Create a map that identifies Legionnaire’s Disease hotspots over the last two years. - This will serve as a baseline. - To better substantiate how LD is an environmental justice issue, include census tract racial demographic data as a feature layer, to show which groups are likely experiencing outbreaks more often. Create a spreadsheet with outbreak locations that the team can constantly update and geocode into the map. - Teach team members how to update map (if time allows it)

Workplan

Data Collection

Map Creation

Felt Map

Felt was a great alternative to use, and in realizing how intuitive the platform is, I do think that the IDEXX Regulatory Affairs team could find such a map incredibly useful. It was incredibly easy to add a US Counties layer, and customizing the map to make it as simple as possible was also quite the easy feat. The most difficult, or time-consuming, task of this project actually happened in the data collection phase given the lack of centraliziation on Legionnaire’s Disease outbreaks. I spent significantly more time on this than I had anticipated, which you can see below:

Deliverables & Pricing Original Estimate

The initial “RFP” stated that I would spend three hours ($300) on data collection, when in truth, I spent nearly 11 hours on that portion alone. The map creation on Felt and ArcGIS took less time than that portion alone. When you check my process log, you can see that I actually spend almost 11 hours on data collection alone, and the map and Github write-up portion was the final bit of work at about seven additional hours. In total, if I had stuck to this pricing outline, I would have been significantly underpaid, and much of the mapping work, which was the deliverable, would have happened beyond what I had initially billed IDEXX.

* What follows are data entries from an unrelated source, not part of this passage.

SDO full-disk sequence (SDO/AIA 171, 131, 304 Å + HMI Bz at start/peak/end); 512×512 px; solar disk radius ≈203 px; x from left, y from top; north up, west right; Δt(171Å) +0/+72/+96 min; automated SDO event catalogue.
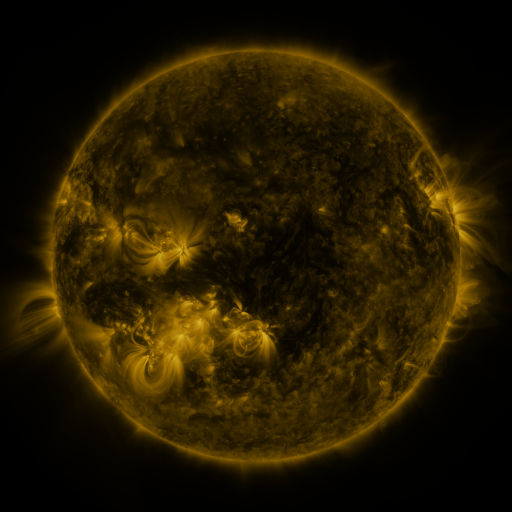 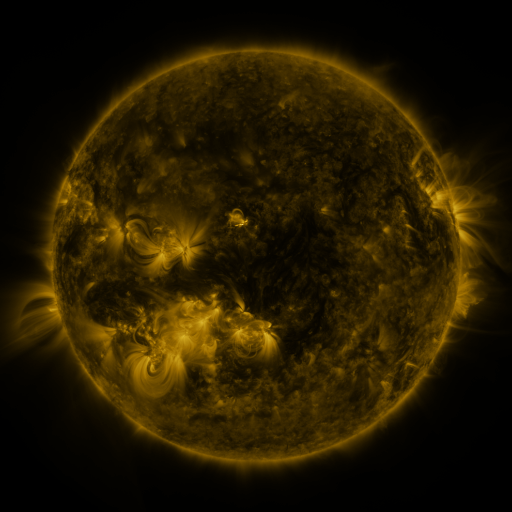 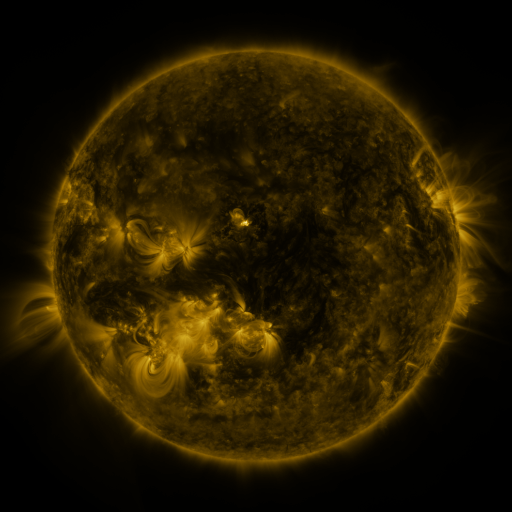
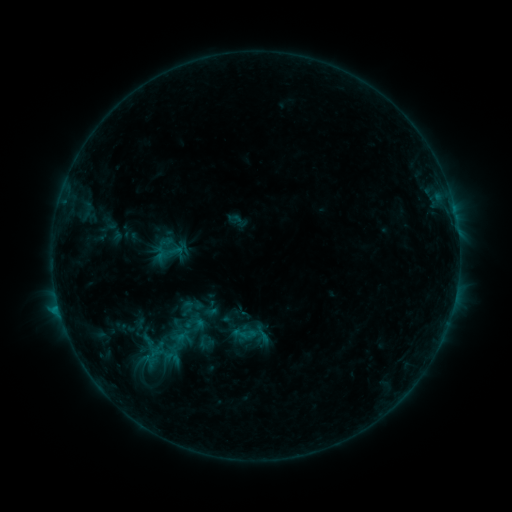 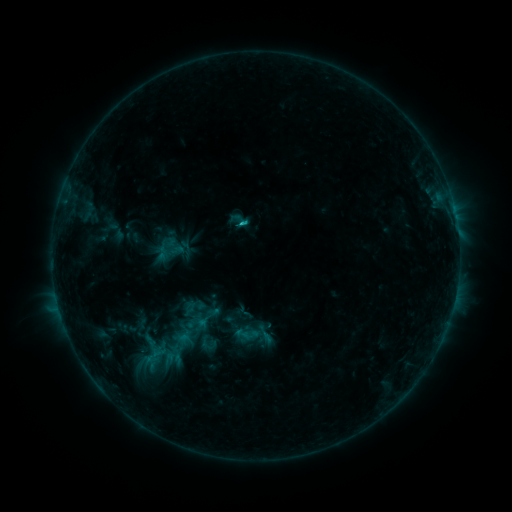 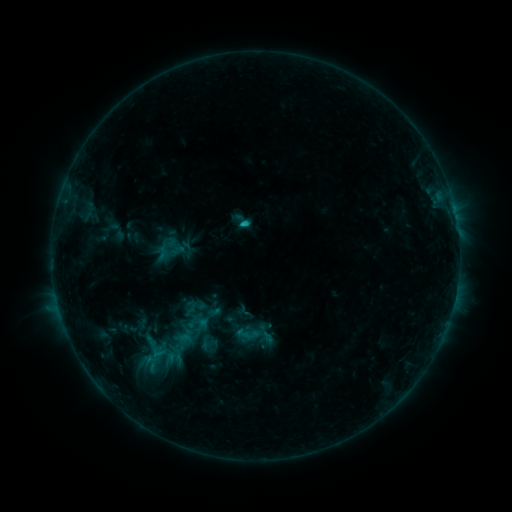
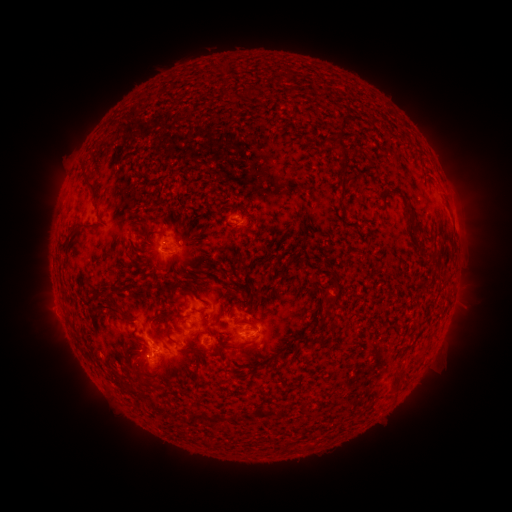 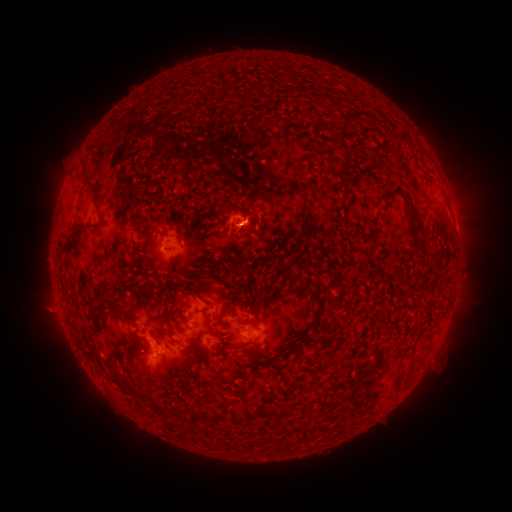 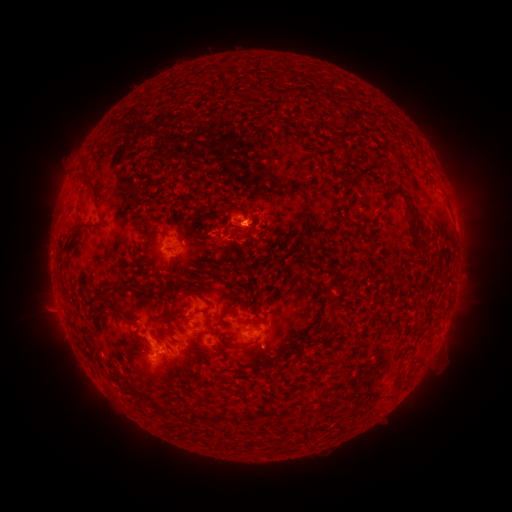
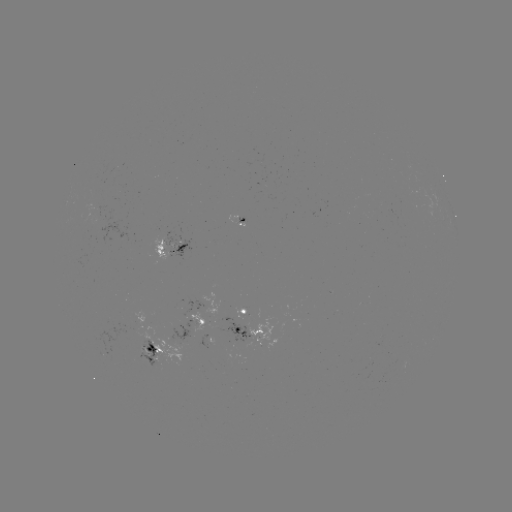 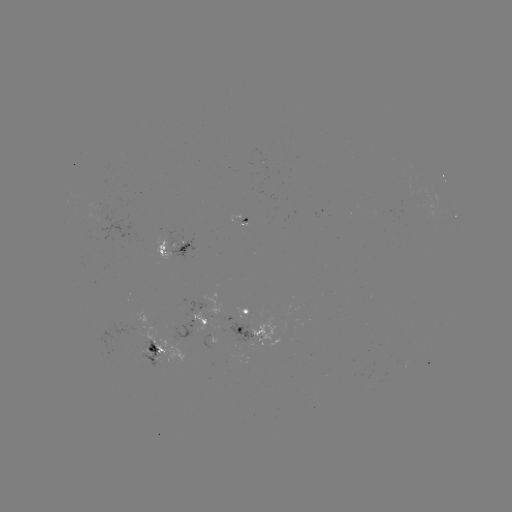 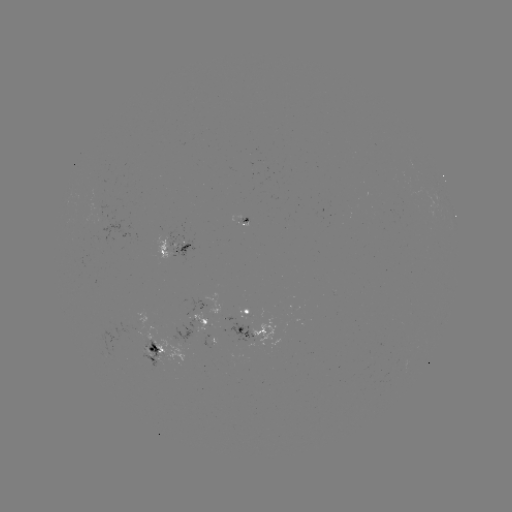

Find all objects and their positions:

The excel with the data can be seen here: Excel Screenshot

Most of the data was collected from the HC info site that keeps an udpated; however, for each outbreak, I then had to corroborate the short blurbs with greater detail to pinpoint the location of the outbreak. In terms of IDEXX continuing this work, as long they are able to at least upkeep county level data in a running spreadsheet, all their team would have to do is upload that sheet to Felt, which intuitively handles the rest. As they go before state level goverment to lobby for better legionella pneumophila testing as a means of overcoming environmental injustce, they can continue to look at the corellation between outbreak incidence and racial demographics be simply looking up county census data.

ArcGIS Map with Hot Spot Analysis

In realizing that some of the more advanced tools needed to analyze the data were not available on Felt just yet, I still wanted to upload the data into ArcGIS to use the Hot Spot Analysis tool. Given the widespread occurance of the disease, each outbreak showed as a “hot spot,” which was to be expected, but the areas in between did not even fall into confidence intervals to be considered “cold spots.”